#### Série de consignes
a: Pouvez-vous recopier fidèlement le passage du texte sur les droits des enfants qui va de « 1.1 L'apparition de » jusqu'à « à 600 dernières années[25]. » inclus ?
b: Pourriez-vous poursuivre le texte sur la notion de droits des enfants à partir de sa dernière phrase ?

#### Extrait fourni
::::::::
LE POINT DE VUE DES ENFANTS DANS LES PROCÉDURES EN MATIÈRE DE DIVORCE, DE GARDE ET DE DROIT DE VISITE

1.0  LA NOTION DE DROITS DES ENFANTS

1.1 L'apparition de la notion de droits des enfants

Les historiens ont prétendu que l'enfance est, dans une large mesure, une notion sociale.  Selon Philippe Aries, dans son ouvrage bien connu Centuries of Childhood [24], la notion de l'enfance serait relativement récente et serait apparue au cours des 400 à 600 dernières années[25].

Au Moyen Âge, la notion d'enfance n'existait pas.  Les enfants étaient vêtus de la même manière que les adultes et s'adonnaient aux mêmes occupations.  L'enseignement leur était dispensé au moyen d'un apprentissage au cours duquel ils travaillaient avec des adultes[26].  Ce n'est qu'à l'époque de la Renaissance et de la Réforme que la notion d'enfance est apparue.  Au cours de cette période, on considérait que les enfants étaient innocents et faibles.  On estimait qu'ils avaient besoin de discipline pour faire en sorte qu'ils se développent en de véritables êtres humains[27].  Comme l'indique Michael Freeman dans The Rights and Wrongs of Children, les enfants à cette époque « étaient assujettis à un traitement spécial, une sorte de quarantaine avant qu'on leur permette de joindre le monde des adultes »[28].  Selon la pratique dominante, les enfants étaient isolés des adultes[29].  À partir des années 1500, on considérait que les enfants n'avaient pas de volonté indépendante et, par conséquent, les jeunes étaient totalement assujettis à leurs parents[30].  L'époque victorienne, en particulier, se caractérisait par une discipline sévère imposée aux enfants et des pratiques répressives dans l'éducation des enfants.

Ce n'est que vers la fin du vingtième siècle, spécifiquement vers les années 1970 et le début des années 1980, que la notion des droits des enfants est apparue[31].  On a alors pu constater que l'on s'écartait graduellement de l'idée que les enfants sont la propriété de leurs parents et qu'on acceptait l'idée que les enfants puissent avoir des droits distincts[32].  On a alors « reconnu que les enfants ont des intérêts, peut-être même des droits, qui doivent être pris en compte de façon distincte et séparée de ceux des adultes, et en particulier de ceux de leurs parents… »[33].
::::::::
#### Données fournies
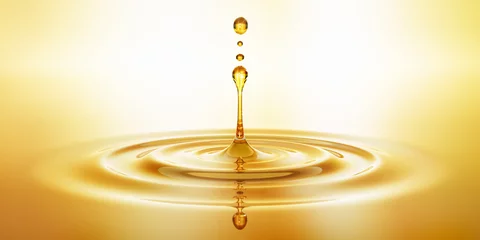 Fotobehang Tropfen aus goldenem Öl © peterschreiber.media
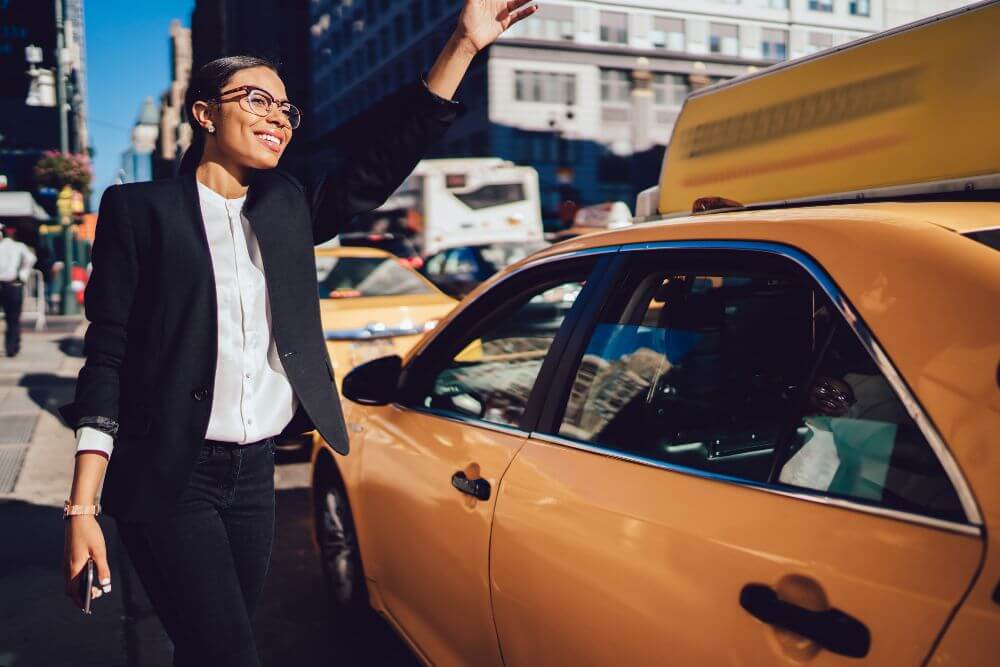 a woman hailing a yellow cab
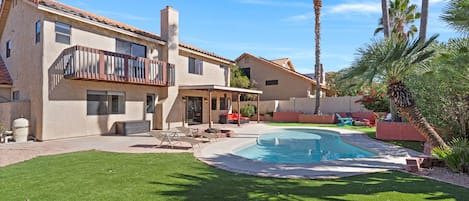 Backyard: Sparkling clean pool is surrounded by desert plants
::::::::
#### Résultats de l'exercice
a:
1.1 L'apparition de la notion de droits des enfants

Les historiens ont prétendu que l'enfance est, dans une large mesure, une notion sociale.  Selon Philippe Aries, dans son ouvrage bien connu Centuries of Childhood [24], la notion de l'enfance serait relativement récente et serait apparue au cours des 400 à 600 dernières années[25].

b:
Deux décisions de la Cour suprême des États-Unis sont à l'origine de la nouvelle approche face aux enfants en Amérique du Nord.  Dans Re Gault [34], la cour a souligné que les enfants, tout comme les adultes, ont droit aux mesures de protection énumérées dans la Constitution américaine.  Selon le juge Fortas, « ni le Quatorzième Amendement ni la Déclaration des droits ne sont réservés uniquement aux adultes »[35].  La Cour suprême a conclu qu'il fallait accorder aux adolescents accusés d'actes criminels les droits constitutionnels suivants : l'avis des accusations criminelles, le droit à un avocat, le privilège contre l'auto-incrimination, et la possibilité de confronter et d'interroger les témoins.  Dans Tinker v. Des Moines School District [36], la Cour suprême des États-Unis a répété que « les mineurs, tout comme les adultes, sont protégés par la Constitution et possèdent des droits constitutionnels ».

Dans les années 1970, des juges, des universitaires, des juristes et d'autres professionnels ont commencé à faire valoir la notion que les enfants sont des personnes autonomes dont les droits devraient être reconnus et respectés.  Par exemple, dans le jugement rendu en 1975 en Ontario dans l'affaire Re Brown[37], le juge Stortini de la Cour de comté a déclaré ce qui suit :

Chaque enfant devrait avoir certains droits fondamentaux comme le droit d'être désiré, le droit à la santé, le droit de vivre dans un environnement sain [ …] et le droit à des soins affectueux constants.

Au cours de la même année, la Commission royale sur le droit de la famille et des enfants de la Colombie-Britannique a produit un rapport contenant une longue analyse des « droits des enfants »[38].  La Commission recommandait l'adoption, par la législature provinciale, d'une Déclaration des droits des enfants.  La Commission royale a formulé notamment les droits suivants[39] :

Dans certaines provinces, comme en Ontario, des députés ont tenté d'obtenir l'adoption de lois sur les droits des enfants[40].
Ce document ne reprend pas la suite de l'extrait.